I’m in Rochester and I Have Million Dollar Idea
Posted on January 20, 2014
Million Dollar Idea #256 happened upon my brain en route to Rochester, MN. After flying the wrong direction (to Raleigh-Durham) and then flying back North and further NW and an hour and a half blustery snowing shuttle ride, I can’t believe I’m actually here! I’m in Rochester, Minnesota! Insert a photo of my head dancing on a cartoon body doing the jig right here.
I’m honestly a tad bored (the excitement begins tomorrow), so I’ll tell you Million Dollar Idea #256. Ready? It’s a gripping and uplifting reality show called ‘The Crippled Traveler’! I’d be the star of course (so long as I don’t have to listen to the sound of my own voice) (or see myself walk). Actually, it’d be me and a cast of travelers with varying degrees of crippling ailments.
After ungracefully departing from one too many moving sidewalks at todays airports, it occurred to me that traveling is most definitely not for the faint of heart. Ever tried to navigate a cobblestone sidewalk with jelly ankles?
And cue Million Dollar Idea #257: There will be challenges in each episode. Think of it as survival of the un-fittest. Each ailing cast member will be required to navigate an obstacle. Perhaps one episode could showcase a broken escalator, another episode will be waiting in line at customs. And of course, who can forget the most dramatic episode of the season… switching terminals during the world’s shortest layover!
This doesn’t sound so uplifting, does it? Ok, so I need to work on it a bit. I know what would make it more uplifting… THESE!!!
When I was visiting my parents in Florida, I drove past them on the side of the road. They’re Segway’s for the beach! I’ve been fantasizing about them ever since.
Another idea could be a grocery store scooter race! Besides sitting on the couch, riding the complimentary grocery store scooter is one of my favorite new past times. It’s even more fun when the store is crowded. Ok, so maybe I’m the only person having fun with it (Wifey has panic attacks when I run into aisles or over customers). One time I went to Target and the scooter battery died in the back corner of the store. That wasn’t fun.
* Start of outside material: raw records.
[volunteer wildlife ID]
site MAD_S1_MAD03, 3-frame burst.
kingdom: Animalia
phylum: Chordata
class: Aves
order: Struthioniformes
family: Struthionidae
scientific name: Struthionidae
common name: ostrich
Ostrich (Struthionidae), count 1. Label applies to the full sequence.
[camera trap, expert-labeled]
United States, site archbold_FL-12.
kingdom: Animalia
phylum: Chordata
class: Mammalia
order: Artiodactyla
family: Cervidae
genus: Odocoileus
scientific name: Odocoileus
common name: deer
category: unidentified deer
Regardless, we slow-pokes need to get out and experience the world. A hospital is not the most cultural experience, but an indigenous island 250 miles from the nearest hospital is. It can feel daunting at times. But seeing others like ourselves might prove incentivizing. When I wrote this, I was on a plane. And the recycled air was making my trachea feel like a straw. Actually it felt more like a coffee stirrer or a bucatini noodle. I’m now somewhere with a -11 degree high and I will be spending the next week or two in a hospital. But at least I’m going somewhere. And I’ve already learned a few things.
Million Dollar Idea #258: Travel Tips. I want to give travel tips. Here’s today’s travel tip:
Buy a suitcase that matches your durable medical equipment. Ok, maybe that’s not the best tip. But my purple cane/suitcase combo is making me happy. And it was on super clearance at TJ Maxx. Maybe that’s the tip… when your carry-on becomes a bit too hard to lug, buy one on wheels.
I couldn’t finish this blog post without mentioning that the Canadian Honker is right outside our hotel.
(The hotel is on the left, Honker on the right)
There’s Corn Hole in the hotel!
So yeah, maybe it’s time to start prepping for all the medical appointments tomorrow… or I could go play in the arcade downstairs.